## Begin

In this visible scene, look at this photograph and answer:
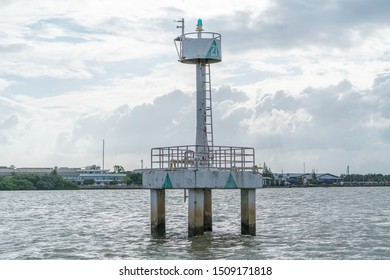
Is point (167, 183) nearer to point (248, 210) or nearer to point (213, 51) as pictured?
point (248, 210)

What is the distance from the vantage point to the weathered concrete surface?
34844 mm

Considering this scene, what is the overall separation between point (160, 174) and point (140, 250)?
3.97 m

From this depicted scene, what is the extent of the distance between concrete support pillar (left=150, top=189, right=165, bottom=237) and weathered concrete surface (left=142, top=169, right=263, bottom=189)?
0.67 metres

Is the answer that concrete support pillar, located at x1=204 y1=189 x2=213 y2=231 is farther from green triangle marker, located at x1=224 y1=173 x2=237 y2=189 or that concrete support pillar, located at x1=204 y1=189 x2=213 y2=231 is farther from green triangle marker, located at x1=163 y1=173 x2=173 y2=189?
green triangle marker, located at x1=163 y1=173 x2=173 y2=189

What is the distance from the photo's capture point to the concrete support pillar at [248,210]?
123ft

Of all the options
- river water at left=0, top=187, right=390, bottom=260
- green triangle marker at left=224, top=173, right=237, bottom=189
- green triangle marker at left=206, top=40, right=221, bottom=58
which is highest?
green triangle marker at left=206, top=40, right=221, bottom=58

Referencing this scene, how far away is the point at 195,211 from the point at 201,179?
5.50 feet

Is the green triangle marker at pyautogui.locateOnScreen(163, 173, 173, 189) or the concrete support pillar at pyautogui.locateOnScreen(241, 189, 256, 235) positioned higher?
the green triangle marker at pyautogui.locateOnScreen(163, 173, 173, 189)

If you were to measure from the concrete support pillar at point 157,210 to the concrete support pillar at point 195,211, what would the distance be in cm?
265

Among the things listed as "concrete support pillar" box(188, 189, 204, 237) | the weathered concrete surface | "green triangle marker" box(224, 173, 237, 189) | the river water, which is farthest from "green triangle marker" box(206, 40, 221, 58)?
the river water

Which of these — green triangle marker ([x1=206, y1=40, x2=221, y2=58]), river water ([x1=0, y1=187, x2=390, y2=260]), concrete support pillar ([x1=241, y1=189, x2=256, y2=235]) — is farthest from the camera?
green triangle marker ([x1=206, y1=40, x2=221, y2=58])
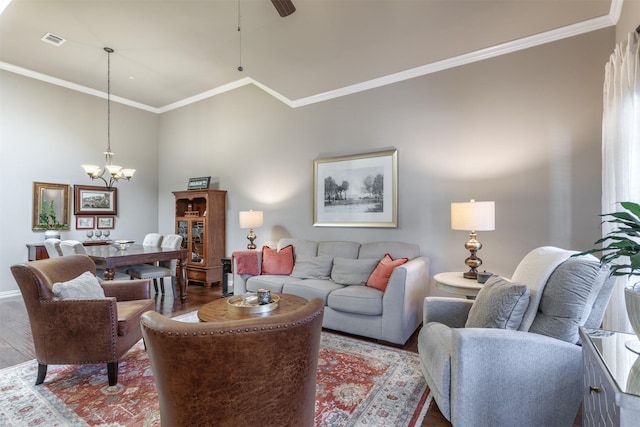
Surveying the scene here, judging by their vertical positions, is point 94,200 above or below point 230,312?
above

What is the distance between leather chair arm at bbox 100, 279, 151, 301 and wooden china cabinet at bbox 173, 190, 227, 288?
238cm

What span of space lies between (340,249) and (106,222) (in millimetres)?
4695

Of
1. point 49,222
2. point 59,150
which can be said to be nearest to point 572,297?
point 49,222

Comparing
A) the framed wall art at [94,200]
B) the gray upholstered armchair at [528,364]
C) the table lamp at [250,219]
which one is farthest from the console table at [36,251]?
the gray upholstered armchair at [528,364]

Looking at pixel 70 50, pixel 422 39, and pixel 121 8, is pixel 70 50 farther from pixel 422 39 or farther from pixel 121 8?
pixel 422 39

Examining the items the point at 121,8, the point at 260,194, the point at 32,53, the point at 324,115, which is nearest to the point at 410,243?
the point at 324,115

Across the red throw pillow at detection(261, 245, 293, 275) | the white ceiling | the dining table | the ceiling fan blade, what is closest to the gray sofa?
the red throw pillow at detection(261, 245, 293, 275)

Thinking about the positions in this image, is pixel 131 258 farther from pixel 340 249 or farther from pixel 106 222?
pixel 106 222

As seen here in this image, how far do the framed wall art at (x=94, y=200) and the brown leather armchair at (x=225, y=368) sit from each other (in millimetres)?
5648

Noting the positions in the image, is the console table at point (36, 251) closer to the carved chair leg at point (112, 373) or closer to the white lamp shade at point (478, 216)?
the carved chair leg at point (112, 373)

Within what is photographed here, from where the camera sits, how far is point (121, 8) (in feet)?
10.7

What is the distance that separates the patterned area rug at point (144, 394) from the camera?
1.82m

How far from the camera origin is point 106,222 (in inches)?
226

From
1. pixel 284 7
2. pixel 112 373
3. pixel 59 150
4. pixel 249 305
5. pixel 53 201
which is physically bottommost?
pixel 112 373
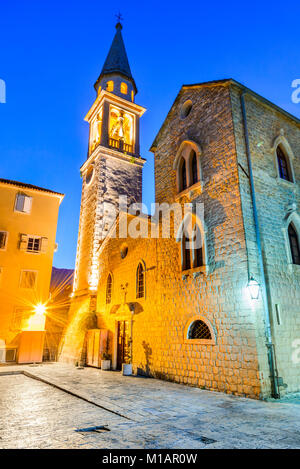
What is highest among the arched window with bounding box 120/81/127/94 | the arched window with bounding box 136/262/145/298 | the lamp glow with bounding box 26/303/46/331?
the arched window with bounding box 120/81/127/94

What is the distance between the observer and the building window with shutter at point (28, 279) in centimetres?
1753

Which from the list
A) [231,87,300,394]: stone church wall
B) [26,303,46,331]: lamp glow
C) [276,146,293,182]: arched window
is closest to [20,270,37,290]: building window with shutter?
[26,303,46,331]: lamp glow

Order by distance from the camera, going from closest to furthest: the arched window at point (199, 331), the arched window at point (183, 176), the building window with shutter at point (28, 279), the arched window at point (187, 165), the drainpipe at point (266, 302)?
the drainpipe at point (266, 302)
the arched window at point (199, 331)
the arched window at point (187, 165)
the arched window at point (183, 176)
the building window with shutter at point (28, 279)

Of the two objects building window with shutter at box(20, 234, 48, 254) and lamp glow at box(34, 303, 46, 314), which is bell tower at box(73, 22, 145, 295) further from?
building window with shutter at box(20, 234, 48, 254)

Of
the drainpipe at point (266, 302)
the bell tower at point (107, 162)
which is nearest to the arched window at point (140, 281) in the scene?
the bell tower at point (107, 162)

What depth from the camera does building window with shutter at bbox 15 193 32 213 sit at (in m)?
18.6

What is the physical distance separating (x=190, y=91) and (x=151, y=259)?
695 cm

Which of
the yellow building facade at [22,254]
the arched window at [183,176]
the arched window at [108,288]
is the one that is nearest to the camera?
the arched window at [183,176]

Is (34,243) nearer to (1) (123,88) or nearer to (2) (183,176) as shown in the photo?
(2) (183,176)

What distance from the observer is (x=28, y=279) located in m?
17.8

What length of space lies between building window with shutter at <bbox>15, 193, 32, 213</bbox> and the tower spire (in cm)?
1100

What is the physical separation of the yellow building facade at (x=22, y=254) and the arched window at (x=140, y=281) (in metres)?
8.19

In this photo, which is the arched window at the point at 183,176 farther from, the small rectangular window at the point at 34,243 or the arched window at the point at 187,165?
the small rectangular window at the point at 34,243

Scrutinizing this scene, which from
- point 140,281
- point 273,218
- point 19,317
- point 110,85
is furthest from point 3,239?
point 273,218
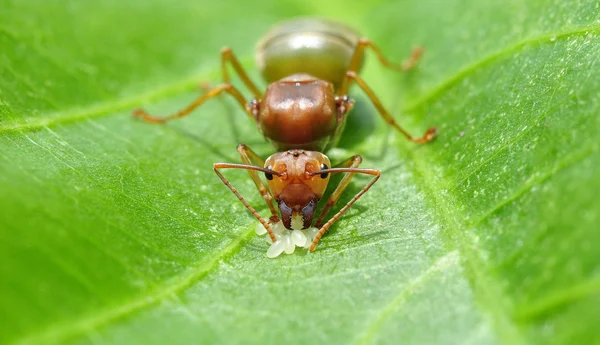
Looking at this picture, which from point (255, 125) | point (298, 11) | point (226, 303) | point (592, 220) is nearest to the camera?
point (592, 220)

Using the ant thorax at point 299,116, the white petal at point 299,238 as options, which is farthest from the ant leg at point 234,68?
the white petal at point 299,238

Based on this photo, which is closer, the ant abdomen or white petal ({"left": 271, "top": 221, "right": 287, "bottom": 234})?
white petal ({"left": 271, "top": 221, "right": 287, "bottom": 234})

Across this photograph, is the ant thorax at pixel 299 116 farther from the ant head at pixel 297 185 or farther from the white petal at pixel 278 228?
the white petal at pixel 278 228

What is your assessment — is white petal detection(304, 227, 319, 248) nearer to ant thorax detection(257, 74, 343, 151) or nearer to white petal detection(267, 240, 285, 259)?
white petal detection(267, 240, 285, 259)

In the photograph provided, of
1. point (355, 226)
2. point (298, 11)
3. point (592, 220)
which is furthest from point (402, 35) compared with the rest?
point (592, 220)

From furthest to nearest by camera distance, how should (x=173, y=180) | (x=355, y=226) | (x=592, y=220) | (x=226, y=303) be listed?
(x=173, y=180) → (x=355, y=226) → (x=226, y=303) → (x=592, y=220)

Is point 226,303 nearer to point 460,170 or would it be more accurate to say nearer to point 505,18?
point 460,170

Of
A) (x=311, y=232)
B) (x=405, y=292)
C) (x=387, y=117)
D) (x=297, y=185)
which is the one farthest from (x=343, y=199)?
(x=405, y=292)

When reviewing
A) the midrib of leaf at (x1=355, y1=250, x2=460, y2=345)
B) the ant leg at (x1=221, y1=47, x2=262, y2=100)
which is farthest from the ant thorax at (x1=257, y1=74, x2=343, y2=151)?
the midrib of leaf at (x1=355, y1=250, x2=460, y2=345)
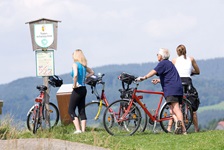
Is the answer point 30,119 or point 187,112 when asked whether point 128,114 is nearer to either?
point 187,112

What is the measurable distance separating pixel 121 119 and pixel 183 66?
173 cm

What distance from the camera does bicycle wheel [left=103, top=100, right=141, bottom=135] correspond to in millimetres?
12844

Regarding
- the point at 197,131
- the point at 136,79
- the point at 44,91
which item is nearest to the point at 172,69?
the point at 136,79

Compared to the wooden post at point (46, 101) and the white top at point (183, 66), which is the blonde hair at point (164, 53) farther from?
the wooden post at point (46, 101)

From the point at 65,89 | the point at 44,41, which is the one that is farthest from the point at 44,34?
the point at 65,89

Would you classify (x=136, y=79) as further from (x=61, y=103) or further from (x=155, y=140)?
(x=61, y=103)

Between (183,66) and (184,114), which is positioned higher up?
(183,66)

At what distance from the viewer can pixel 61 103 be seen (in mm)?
15719

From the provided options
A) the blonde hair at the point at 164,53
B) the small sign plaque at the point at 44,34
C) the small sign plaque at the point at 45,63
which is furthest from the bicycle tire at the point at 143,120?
the small sign plaque at the point at 44,34

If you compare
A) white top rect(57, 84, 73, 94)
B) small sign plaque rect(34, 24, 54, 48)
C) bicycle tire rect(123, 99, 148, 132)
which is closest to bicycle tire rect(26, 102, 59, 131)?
white top rect(57, 84, 73, 94)

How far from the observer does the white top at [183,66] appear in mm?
13594

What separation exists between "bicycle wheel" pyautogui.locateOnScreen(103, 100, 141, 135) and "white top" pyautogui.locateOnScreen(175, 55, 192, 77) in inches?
54.8

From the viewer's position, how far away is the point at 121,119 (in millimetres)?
12984

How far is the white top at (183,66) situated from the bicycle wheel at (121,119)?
54.8 inches
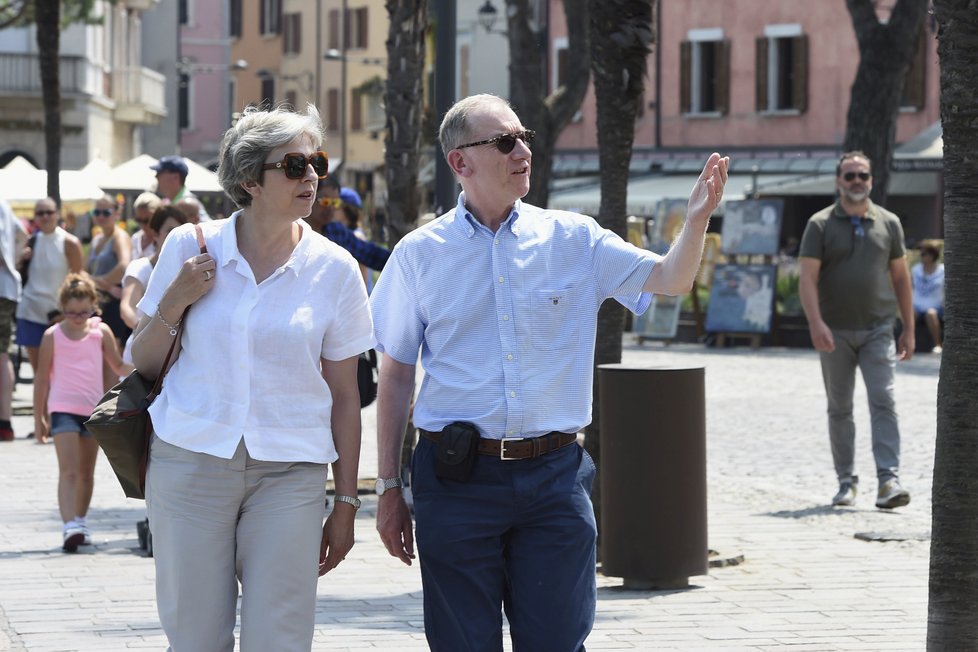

## End

Which lines of the data above contain the string "tire"? Locate each one, treating uppercase and lowercase as different, and copy it out in full.

■ Solution for this exercise:
which is furthest from the bicycle tire at the point at 143,120?
C) bicycle tire rect(123, 99, 148, 132)
which is closest to bicycle tire rect(26, 102, 59, 131)?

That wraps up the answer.